On April 27, 2007, Natural Balance issued a second recall for three canned dog food and one canned cat food. Like the first recall, the contaminants were melamine in rice protein concentrates. As with the venison based formulas, rice protein concentrate was not on the list of ingredients of the four products. This time, Natural Balance claimed that their canned food manufacturer American Nutrition, Inc (ANI) added the rice protein concentrate without their knowledge or consent, calling it a "manufacturing deviation". In response, ANI issued a press release denying any deliberate or intentionally wrongful conduct, claiming that "customers specifically required rice-based formulations". Along with Natural Balance, other pet food organizations such as Blue Buffalo and Menu Foods were affected by the contaminated products and issued recalls.

Additionally, in July 2007, a small lot of certain Natural Balance canned pet foods were recalled after it was determined that they may have been involved in a large-scale Botulism outbreak, associated with its producer Castleberry's Food Company. No illnesses were reported with the pet food.

As a result of the 2007 recalls, the company built an ISO 17025-accredited laboratory to proactively test each production run of their products for nine different toxins before shipping the food to retailers.
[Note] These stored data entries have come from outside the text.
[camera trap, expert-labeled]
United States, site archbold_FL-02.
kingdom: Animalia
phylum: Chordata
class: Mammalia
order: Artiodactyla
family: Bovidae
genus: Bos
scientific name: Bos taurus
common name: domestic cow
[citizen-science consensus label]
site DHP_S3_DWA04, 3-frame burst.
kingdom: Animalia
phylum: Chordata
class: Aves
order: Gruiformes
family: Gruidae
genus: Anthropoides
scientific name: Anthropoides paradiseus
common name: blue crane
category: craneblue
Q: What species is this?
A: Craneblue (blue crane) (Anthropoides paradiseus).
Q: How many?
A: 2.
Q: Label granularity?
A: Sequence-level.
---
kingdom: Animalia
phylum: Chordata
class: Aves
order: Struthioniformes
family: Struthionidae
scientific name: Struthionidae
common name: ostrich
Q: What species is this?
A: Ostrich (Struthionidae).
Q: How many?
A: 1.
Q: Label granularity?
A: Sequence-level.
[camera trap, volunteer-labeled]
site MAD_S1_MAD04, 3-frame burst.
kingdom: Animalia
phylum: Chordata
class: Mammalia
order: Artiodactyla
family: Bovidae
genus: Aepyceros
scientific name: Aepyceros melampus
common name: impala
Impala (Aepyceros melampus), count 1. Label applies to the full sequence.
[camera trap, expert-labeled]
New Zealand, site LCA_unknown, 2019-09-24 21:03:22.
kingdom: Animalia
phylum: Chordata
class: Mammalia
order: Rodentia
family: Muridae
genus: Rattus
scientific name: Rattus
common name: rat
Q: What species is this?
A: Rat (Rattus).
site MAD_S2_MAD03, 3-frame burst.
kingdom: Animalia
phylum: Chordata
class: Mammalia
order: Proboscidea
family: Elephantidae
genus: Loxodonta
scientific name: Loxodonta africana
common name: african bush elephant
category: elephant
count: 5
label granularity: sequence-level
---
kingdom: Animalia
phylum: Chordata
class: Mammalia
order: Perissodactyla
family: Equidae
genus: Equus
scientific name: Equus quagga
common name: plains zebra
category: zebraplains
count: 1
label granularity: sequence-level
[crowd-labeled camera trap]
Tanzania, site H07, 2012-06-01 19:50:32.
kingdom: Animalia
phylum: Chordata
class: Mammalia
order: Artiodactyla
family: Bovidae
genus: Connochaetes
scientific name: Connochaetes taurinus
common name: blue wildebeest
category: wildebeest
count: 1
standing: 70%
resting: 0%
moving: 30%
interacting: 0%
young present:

On July 3, 2020, J.M. Smucker announced a voluntary recall of a single lot of Natural Balance Ultra Premium Chicken & Chicken Liver Paté Formula cat food upon discovering elevated levels of choline chloride after receiving complaints from cat owners whose pets had become sick after eating it. The company did not publicly divulge details as to which symptoms the affected cats had developed, but warned in its announcement that "Ingesting impacted product may cause nausea with excessive salivation, constricted pupils and poor vision, diarrhea or vomiting to more severe symptoms including difficulty walking, muscle shaking, tremors, irregular heartbeat, difficulty breathing, possible cardiac or respiratory failure and, in extreme situations, death."